▶ QUESTIONS À TRAITER:
A. Répondez brièvement à ces questions sur le texte consacré à « Funérailles molles ».
(i) Selon Nema, quelle distance sépare Wuhan et Chongquing ?
(ii) Quelle période le récit du roman couvre-t-il ?
(iii) Quel nom Ding Zitao donne-t-elle à la femme à son service ?
B. Reprenez le texte sur « Funérailles molles » à la suite de sa dernière phrase, dans le même ton.

▶ EXTRAIT RETENU:
○ ○ ○ ○
Nema rêvasse avec un vieil atlas en papier sur les genoux. Elle dit soudain à Sonia :
- Ah oui, quand même, près de 1.000 kilomètres entre Wuhan et
Chongquing. Après, le Yangtsé fait environ 6.300 kilomètres je crois. En
Chine, on n’est pas dans les mêmes dimensions que chez nous…
- Eh, oui Nema ? et ?
- J’avais du mal à me retrouver dans la géographie de la Chine, Sonia, et à comprendre pourquoi il y a de telles différences entre le Sichuan et la région de Wuhan, ne serait-ce qu’en matière de cuisson et d’assaisonnement des nouilles…
- D’accord. Bof, entre les frites du Nord et la bouillabaisse de Marseille, il y a aussi une grande différence et environ 1.000 kilomètres non ?
Fang Fang |
XX |
La Chine, c’est grand, immense même, c’est loin, on ne connaît pas bien sa
géographie et encore moins son histoire, même son histoire récente. Avec le
roman "Funérailles molles", l’immersion est totale. Nous découvrons
un récit de vies secouées par les évènements de la fin de la
République
(1912 – 1949) à nos jours, en passant par la lutte contre les bandits qui
sévissaient dans les campagnes, les débuts du parti communiste et la réforme
agraire de redistribution des terres. Au fil d’un récit habilement
construit, faisant passer du présent au passé et inversement, nous emmenant
de
Wuhan
au
Sichuan, l’autrice nous captive et nous éclaire sur une Histoire sombre mais aussi
touchante en nous faisant découvrir des coutumes qui ne sont pas les nôtres.
Qui est Ding Zitao et pourquoi
donne-t-elle le nom de Xiaocha à
la femme à son service ? Pourquoi parle-t-elle d’un coup de crosse de fusil
reçu dans le dos ? Quinglin, son fils, est très intrigué. Sa vieille mère
Ding Zitao a un comportement
très bizarre depuis qu’il a enfin pu acheter une maison et l’installer
confortablement, elle qui a travaillé si longtemps au service des autres.
C’est étrange car pour fêter leur arrivée dans la nouvelle maison, son fils
lui a proposé de boire un peu d’alcool et de trinquer et tout se passe bien
et on rit des souvenirs d’autrefois avec le
docteur Wu, le père de Quinglin. Mais cela va faire remonter de tels souvenirs pour sa mère, que
malheureusement après la première nuit, elle sombre dans une totale apathie.
○ ○ ○ ○
▶ DONNÉES ÉTUDIÉES:
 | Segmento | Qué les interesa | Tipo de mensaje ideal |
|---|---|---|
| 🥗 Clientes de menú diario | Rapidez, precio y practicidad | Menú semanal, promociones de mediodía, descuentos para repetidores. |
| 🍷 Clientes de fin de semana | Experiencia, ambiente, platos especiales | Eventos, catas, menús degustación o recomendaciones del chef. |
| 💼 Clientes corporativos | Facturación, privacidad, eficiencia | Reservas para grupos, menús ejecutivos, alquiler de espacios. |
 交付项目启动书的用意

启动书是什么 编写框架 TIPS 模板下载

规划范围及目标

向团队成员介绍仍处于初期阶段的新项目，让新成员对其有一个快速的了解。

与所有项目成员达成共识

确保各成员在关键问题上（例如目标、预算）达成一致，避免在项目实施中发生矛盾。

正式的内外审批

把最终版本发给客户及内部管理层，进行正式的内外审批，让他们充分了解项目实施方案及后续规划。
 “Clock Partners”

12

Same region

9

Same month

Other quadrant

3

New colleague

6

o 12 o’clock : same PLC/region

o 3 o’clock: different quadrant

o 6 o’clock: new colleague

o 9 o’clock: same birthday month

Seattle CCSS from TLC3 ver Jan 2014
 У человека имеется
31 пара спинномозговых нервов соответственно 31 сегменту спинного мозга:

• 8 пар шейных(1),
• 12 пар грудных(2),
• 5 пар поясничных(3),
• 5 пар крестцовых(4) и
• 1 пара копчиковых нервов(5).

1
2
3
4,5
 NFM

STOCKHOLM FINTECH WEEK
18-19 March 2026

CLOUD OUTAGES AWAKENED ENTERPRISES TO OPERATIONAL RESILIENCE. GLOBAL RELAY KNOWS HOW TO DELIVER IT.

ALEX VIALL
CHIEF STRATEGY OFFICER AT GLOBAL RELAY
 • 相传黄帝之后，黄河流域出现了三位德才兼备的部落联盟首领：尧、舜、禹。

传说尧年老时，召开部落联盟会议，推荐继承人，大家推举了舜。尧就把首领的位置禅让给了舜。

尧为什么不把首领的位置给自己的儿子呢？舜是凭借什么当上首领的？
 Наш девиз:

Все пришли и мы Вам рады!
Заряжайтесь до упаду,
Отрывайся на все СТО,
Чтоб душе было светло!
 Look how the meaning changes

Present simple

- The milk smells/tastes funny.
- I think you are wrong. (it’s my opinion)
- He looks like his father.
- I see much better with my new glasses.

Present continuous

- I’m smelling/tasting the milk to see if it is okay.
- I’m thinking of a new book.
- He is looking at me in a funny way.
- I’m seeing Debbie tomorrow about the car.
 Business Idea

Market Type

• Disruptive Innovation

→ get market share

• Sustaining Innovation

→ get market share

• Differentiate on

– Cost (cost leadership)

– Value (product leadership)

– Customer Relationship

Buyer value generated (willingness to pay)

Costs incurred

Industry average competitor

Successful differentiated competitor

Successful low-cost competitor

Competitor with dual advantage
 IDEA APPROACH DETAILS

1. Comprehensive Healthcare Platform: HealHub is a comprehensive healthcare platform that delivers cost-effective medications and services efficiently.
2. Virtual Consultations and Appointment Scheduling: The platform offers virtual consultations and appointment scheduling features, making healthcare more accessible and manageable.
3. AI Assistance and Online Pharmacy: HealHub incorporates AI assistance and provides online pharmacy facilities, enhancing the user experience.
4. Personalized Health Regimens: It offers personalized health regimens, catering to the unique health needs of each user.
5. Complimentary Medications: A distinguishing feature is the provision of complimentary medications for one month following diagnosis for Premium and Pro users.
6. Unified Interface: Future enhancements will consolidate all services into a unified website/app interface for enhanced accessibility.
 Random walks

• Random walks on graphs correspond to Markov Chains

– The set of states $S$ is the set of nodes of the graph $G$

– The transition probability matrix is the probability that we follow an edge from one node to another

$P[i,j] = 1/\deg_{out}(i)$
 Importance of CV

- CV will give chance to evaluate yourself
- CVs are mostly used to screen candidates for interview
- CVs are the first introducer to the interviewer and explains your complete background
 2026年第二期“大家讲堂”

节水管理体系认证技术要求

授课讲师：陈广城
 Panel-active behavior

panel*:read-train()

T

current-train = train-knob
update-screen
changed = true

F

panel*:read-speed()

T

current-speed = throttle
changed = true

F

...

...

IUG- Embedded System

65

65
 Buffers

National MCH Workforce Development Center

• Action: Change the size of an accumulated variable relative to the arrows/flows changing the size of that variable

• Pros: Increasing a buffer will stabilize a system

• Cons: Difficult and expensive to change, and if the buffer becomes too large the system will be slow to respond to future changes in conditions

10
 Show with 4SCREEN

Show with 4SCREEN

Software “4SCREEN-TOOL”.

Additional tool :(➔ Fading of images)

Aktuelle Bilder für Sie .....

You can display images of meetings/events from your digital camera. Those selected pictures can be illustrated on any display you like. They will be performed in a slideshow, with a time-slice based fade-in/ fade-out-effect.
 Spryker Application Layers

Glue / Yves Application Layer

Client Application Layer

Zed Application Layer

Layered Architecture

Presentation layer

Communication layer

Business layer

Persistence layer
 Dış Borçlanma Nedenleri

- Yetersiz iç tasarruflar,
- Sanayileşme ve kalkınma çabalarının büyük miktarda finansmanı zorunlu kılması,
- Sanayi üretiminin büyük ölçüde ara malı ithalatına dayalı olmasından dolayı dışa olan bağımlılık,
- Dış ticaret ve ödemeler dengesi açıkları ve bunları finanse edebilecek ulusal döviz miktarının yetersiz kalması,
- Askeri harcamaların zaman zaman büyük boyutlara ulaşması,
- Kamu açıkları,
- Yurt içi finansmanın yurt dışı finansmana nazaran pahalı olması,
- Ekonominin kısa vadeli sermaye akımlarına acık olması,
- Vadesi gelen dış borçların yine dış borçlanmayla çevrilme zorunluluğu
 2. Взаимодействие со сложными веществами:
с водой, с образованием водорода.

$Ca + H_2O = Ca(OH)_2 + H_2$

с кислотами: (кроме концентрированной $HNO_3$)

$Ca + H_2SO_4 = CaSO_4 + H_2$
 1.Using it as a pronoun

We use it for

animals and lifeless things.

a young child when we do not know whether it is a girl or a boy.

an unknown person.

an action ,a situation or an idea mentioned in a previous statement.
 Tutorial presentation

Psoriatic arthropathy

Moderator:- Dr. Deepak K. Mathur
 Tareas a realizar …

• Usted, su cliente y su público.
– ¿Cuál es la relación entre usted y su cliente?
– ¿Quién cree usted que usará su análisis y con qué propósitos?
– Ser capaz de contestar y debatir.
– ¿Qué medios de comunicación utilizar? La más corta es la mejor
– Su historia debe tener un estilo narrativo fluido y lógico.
○ ○ ○ ○
▶ ENSEMBLE DES RÉPONSES:
A.
(i) Près de 1.000 kilomètres.
(ii) De la fin de la République (1912 – 1949) à nos jours.
(iii) Xiaocha.

B.
Quinglin Wu, la cinquantaine, est un homme sérieux, très travailleur et respectueux de son patron et de la famille de celui-ci. Il a bien réussi et est désormais en position de responsable d’une entreprise à Wuhan. Son père le docteur Wu, est mort alors qu’il était encore enfant. Il n’en a que quelques souvenirs. Il n’a ni frère, ni sœur, ni oncle, ni tante, rien aucune famille. Rien que cette mère, Ding Zitao, qui a beaucoup travaillé pour qu’il puisse étudier et réussir. Il la chérit plus que tout. Alors il aura envie de comprendre d’où il vient, d’où viennent ses parents.
Travaux ruraux à la fin de la révolution culturelle |
Liu
Jinyan a deux fils :
Xiaochuan et
Xiao ‘an. Xiaochuan est le grand patron
de Quinglin, tandis que son frère
Xiao’an se consacre désormais à
leur père le vétéran Liu. Le vieux Liu a la nostalgie
de la région du sud-est du
Sichuan
et prend grand plaisir à aller dans un petit restaurant qui prépare des
nouilles coupées, vinaigrées comme là-bas. Il se trouve que par un concours
de circonstances, il revient à
Quinglin de s’occuper quelques jours d’oncle
Liu (c’est ainsi, avec respect
qu’il appelle le vieux Liu) à la demande de son patron et ce dans la région de
Chongquing, pour un voyage de retour dans une région où le vieux Liu a commandé une armée au
tout début de l’avènement du parti communiste. Visite dans des villages,
témoignages et souvenirs plus ou moins douloureux, remonté du
Yangtsé
jusqu’au barrage des Trois Gorges…
Quinglin se passionne pour
l’histoire de ces campagnes pour lesquelles il semble avoir une attirance
incompréhensible.
Notre héros était déjà venu dans cette région avec
Long Zhongyong, professeur d’architecture et ami (ils ont fait leurs études ensemble), et
un groupe d’étudiants pour admirer et travailler sur la construction et
l’ornementation des grandes maisons des anciens propriétaires terriens.
Grandes bâtisses qui ont des allures de forteresses pour faire face aux
assauts des bandits. La maison du grand puits attire particulièrement leur
attention. Et curieusement elle semble aussi être connue du
vieux Liu.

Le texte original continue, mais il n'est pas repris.